The labyrinth of jumbled blood vessels in the tumour microenvironment remains one of the toughest blockades for cellular therapies to penetrate and treat solid tumours.
Now, in a new study published online today in Nature Cancer, Penn Medicine researchers found that combining chimeric antigen receptor (CAR) T cell therapy with a PAK4 inhibitor drug allowed the engineered cells to punch their way through and attack the tumour, leading to significantly enhanced survival in mice.
The researchers discovered in laboratory experiments that vascularisation in solid tumours is driven by the genetic reprogramming of tumour endothelial cells--which line the walls of blood vessels--caused by an enzyme known as PAK4.
Knocking out that enzyme reduced abnormal tumour vascularity and improved T cell infiltration and CAR T cell immunotherapies in glioblastoma (GBM) mouse models, the Penn team found.
GBM, the most common and aggressive type of brain cancer diagnosed in more than 22,000 Americans every year, is known for its prominent and abnormal vascularity and being immunologically "cold."
"The response in GBM patient from CAR T cell therapies is universally poor because the CAR T cells have a problem getting into the tumour," said senior author Yi Fan, PhD, an associate professor of Radiation Oncology in the Perelman School of Medicine at the University of Pennsylvania.
"Our study shows that turning off this endothelial cell genetic reprogramming with a PAK4 inhibitor may help open the door to let both T cells and engineered T cells reach the tumour to do their job."
First, the team performed a kinome-wide screening analysis of more than 500 kinases, or enzymes, that regulate blood vessel activation in human endothelial cells from GBM patients.
They found that PAK4, which has previously been shown as a driver of growth in solid tumours, was the culprit.

_PROVIDED INFORMATION:_
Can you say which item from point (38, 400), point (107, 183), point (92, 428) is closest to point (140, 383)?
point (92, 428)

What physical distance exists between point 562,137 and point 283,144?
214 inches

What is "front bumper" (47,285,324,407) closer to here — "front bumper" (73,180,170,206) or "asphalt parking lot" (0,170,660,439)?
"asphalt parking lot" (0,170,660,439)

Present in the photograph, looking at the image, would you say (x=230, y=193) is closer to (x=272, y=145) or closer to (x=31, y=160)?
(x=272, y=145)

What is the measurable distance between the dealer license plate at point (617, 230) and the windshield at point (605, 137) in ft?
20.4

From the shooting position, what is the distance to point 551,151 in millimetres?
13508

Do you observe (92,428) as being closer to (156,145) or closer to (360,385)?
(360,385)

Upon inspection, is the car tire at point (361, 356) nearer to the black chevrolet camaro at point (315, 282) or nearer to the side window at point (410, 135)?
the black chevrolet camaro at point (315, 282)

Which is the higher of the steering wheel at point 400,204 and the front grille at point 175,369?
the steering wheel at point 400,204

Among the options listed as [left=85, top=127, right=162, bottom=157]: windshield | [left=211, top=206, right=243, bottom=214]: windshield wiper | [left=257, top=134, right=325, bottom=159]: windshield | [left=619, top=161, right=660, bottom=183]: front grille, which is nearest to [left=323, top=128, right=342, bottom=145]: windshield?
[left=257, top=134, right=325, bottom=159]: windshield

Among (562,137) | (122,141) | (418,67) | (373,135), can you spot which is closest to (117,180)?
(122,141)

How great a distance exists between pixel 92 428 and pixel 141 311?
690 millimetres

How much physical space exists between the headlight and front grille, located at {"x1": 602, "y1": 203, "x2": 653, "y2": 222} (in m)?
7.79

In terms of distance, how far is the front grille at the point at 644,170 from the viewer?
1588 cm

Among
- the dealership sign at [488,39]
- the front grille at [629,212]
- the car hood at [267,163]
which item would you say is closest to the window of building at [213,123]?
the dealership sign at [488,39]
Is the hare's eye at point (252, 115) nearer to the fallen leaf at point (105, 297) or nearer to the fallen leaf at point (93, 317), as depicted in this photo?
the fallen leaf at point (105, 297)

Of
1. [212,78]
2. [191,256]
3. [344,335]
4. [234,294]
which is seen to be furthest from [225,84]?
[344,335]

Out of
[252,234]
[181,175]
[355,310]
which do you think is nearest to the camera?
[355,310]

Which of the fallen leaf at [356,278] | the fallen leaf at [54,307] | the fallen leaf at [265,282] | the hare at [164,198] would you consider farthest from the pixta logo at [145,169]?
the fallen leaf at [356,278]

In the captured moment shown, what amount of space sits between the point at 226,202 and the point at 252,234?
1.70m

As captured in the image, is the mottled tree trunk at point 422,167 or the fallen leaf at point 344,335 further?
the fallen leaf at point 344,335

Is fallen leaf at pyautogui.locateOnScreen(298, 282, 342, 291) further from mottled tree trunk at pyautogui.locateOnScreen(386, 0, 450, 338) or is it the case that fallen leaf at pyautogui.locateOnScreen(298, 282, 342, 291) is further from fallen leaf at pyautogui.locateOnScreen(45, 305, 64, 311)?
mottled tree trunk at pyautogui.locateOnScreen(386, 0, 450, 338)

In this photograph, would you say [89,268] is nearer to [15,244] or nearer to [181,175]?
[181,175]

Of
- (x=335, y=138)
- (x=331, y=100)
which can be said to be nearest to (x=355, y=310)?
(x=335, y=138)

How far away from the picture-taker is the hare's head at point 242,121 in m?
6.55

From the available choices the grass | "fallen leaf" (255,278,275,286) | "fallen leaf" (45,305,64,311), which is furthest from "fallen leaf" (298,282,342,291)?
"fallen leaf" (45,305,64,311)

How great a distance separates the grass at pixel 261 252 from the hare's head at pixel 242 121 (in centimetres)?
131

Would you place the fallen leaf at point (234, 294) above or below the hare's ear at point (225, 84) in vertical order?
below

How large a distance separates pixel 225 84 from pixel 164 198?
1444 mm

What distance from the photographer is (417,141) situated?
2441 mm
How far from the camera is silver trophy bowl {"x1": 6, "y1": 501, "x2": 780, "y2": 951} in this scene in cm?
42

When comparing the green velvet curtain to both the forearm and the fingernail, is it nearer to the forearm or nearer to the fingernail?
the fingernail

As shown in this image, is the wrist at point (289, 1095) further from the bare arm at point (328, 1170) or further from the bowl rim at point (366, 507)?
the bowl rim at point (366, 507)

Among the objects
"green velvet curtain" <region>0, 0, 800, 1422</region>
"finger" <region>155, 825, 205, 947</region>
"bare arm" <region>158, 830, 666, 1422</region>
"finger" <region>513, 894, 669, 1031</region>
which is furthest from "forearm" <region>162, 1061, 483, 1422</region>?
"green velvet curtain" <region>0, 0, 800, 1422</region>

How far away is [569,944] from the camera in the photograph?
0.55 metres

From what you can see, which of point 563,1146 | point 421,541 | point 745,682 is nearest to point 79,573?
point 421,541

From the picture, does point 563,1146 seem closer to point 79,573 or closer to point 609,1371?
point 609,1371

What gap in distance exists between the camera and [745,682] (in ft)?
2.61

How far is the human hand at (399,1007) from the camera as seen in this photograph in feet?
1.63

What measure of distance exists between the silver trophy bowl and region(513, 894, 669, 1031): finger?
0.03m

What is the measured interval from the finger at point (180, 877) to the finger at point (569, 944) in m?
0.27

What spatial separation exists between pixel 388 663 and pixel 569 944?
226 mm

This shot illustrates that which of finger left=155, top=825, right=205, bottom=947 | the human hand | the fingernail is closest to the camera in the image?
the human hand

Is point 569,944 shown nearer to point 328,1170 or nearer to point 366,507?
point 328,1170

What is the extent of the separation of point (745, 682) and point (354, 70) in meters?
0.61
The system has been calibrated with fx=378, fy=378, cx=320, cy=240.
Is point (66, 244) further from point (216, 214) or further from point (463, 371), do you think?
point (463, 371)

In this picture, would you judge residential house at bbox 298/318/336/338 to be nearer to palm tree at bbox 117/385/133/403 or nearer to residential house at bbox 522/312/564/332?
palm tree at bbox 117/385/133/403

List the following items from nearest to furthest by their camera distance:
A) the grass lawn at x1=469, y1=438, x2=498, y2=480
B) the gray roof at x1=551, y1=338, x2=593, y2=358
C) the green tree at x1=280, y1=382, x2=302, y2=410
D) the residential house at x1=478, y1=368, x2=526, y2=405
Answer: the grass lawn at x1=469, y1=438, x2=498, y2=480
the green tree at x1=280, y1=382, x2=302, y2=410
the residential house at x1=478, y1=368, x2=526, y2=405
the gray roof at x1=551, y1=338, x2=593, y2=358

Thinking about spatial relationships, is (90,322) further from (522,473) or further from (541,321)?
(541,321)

_EXERCISE BRIEF:_ Copy out the whole text about PAK4 and CAR T cell therapy in solid tumors word for word.

_SOLUTION TO THIS TASK:_
The labyrinth of jumbled blood vessels in the tumour microenvironment remains one of the toughest blockades for cellular therapies to penetrate and treat solid tumours.
Now, in a new study published online today in Nature Cancer, Penn Medicine researchers found that combining chimeric antigen receptor (CAR) T cell therapy with a PAK4 inhibitor drug allowed the engineered cells to punch their way through and attack the tumour, leading to significantly enhanced survival in mice.
The researchers discovered in laboratory experiments that vascularisation in solid tumours is driven by the genetic reprogramming of tumour endothelial cells--which line the walls of blood vessels--caused by an enzyme known as PAK4.
Knocking out that enzyme reduced abnormal tumour vascularity and improved T cell infiltration and CAR T cell immunotherapies in glioblastoma (GBM) mouse models, the Penn team found.
GBM, the most common and aggressive type of brain cancer diagnosed in more than 22,000 Americans every year, is known for its prominent and abnormal vascularity and being immunologically "cold."
"The response in GBM patient from CAR T cell therapies is universally poor because the CAR T cells have a problem getting into the tumour," said senior author Yi Fan, PhD, an associate professor of Radiation Oncology in the Perelman School of Medicine at the University of Pennsylvania.
"Our study shows that turning off this endothelial cell genetic reprogramming with a PAK4 inhibitor may help open the door to let both T cells and engineered T cells reach the tumour to do their job."
First, the team performed a kinome-wide screening analysis of more than 500 kinases, or enzymes, that regulate blood vessel activation in human endothelial cells from GBM patients.
They found that PAK4, which has previously been shown as a driver of growth in solid tumours, was the culprit.